What to work on ::
**A.** From the article on Christopher Hitchens, extract the passage that begins with the words containing "A new collection" and ends with "a neoconservative mascot.".
**B.** Using the article on Christopher Hitchens, state yes or no for each statement and quote the words that decide it: (i) the photograph of Hitchens dates from 1974; (ii) the new collection is called A Hitch in Time; (iii) the piece cited early in the article first appeared after the first Gulf War ended.

Excerpt provided ::
○ ○ ○ ○ ○

Christopher Hitchens Was Good Before He Was Bad

A new collection of early writings by Christopher Hitchens reveals the writer as a scourge of American imperialism who skewered Cold War hypocrisies in shining prose. But it also foreshadows Hitchens’s post-9/11 transformation into a neoconservative mascot.

Christopher Hitchens photographed in 1974. (Evening Standard / Hulton Archive / Getty Images)

While there are many memorable passages to be found in the recently published Christopher Hitchens collection A Hitch in Time, one of the most striking appears early in a piece originally published in the leadup to the first Gulf War. Lamenting the sorry state of the debate underway in Congress, Hitchens takes aim at partisans of Operation Desert Storm in what was then his typical fashion.

○ ○ ○ ○ ○

Data ::

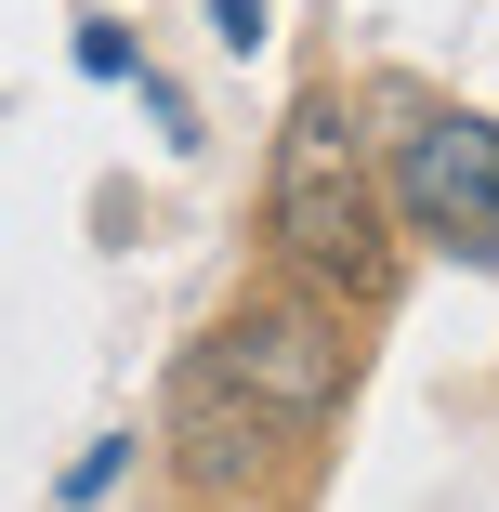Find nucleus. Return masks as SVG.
I'll return each mask as SVG.
<instances>
[{
	"mask_svg": "<svg viewBox=\"0 0 499 512\" xmlns=\"http://www.w3.org/2000/svg\"><path fill=\"white\" fill-rule=\"evenodd\" d=\"M263 250L289 289H316L342 302V316H368V302L394 289V263H408V237H394V184L355 132V106L316 79V92H289V119H276V158H263Z\"/></svg>",
	"mask_w": 499,
	"mask_h": 512,
	"instance_id": "nucleus-1",
	"label": "nucleus"
},
{
	"mask_svg": "<svg viewBox=\"0 0 499 512\" xmlns=\"http://www.w3.org/2000/svg\"><path fill=\"white\" fill-rule=\"evenodd\" d=\"M211 368L263 407L276 434H329V421H342V394H355V316L276 276V289H250L237 316L211 329Z\"/></svg>",
	"mask_w": 499,
	"mask_h": 512,
	"instance_id": "nucleus-2",
	"label": "nucleus"
},
{
	"mask_svg": "<svg viewBox=\"0 0 499 512\" xmlns=\"http://www.w3.org/2000/svg\"><path fill=\"white\" fill-rule=\"evenodd\" d=\"M394 237H434L460 263H499V119H460V106H421L394 132Z\"/></svg>",
	"mask_w": 499,
	"mask_h": 512,
	"instance_id": "nucleus-3",
	"label": "nucleus"
},
{
	"mask_svg": "<svg viewBox=\"0 0 499 512\" xmlns=\"http://www.w3.org/2000/svg\"><path fill=\"white\" fill-rule=\"evenodd\" d=\"M276 421H263V407L211 368V355H184L171 368V460H184V486H263L276 473Z\"/></svg>",
	"mask_w": 499,
	"mask_h": 512,
	"instance_id": "nucleus-4",
	"label": "nucleus"
},
{
	"mask_svg": "<svg viewBox=\"0 0 499 512\" xmlns=\"http://www.w3.org/2000/svg\"><path fill=\"white\" fill-rule=\"evenodd\" d=\"M263 27H276V0H211V40H224V53H250Z\"/></svg>",
	"mask_w": 499,
	"mask_h": 512,
	"instance_id": "nucleus-5",
	"label": "nucleus"
}]
</instances>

○ ○ ○ ○ ○

Answers to the problems ::
**A.**
A new collection of early writings by Christopher Hitchens reveals the writer as a scourge of American imperialism who skewered Cold War hypocrisies in shining prose. But it also foreshadows Hitchens’s post-9/11 transformation into a neoconservative mascot.

**B.**
(i) Yes: "Christopher Hitchens photographed in 1974."
(ii) Yes: "the recently published Christopher Hitchens collection A Hitch in Time"
(iii) No: "originally published in the leadup to the first Gulf War"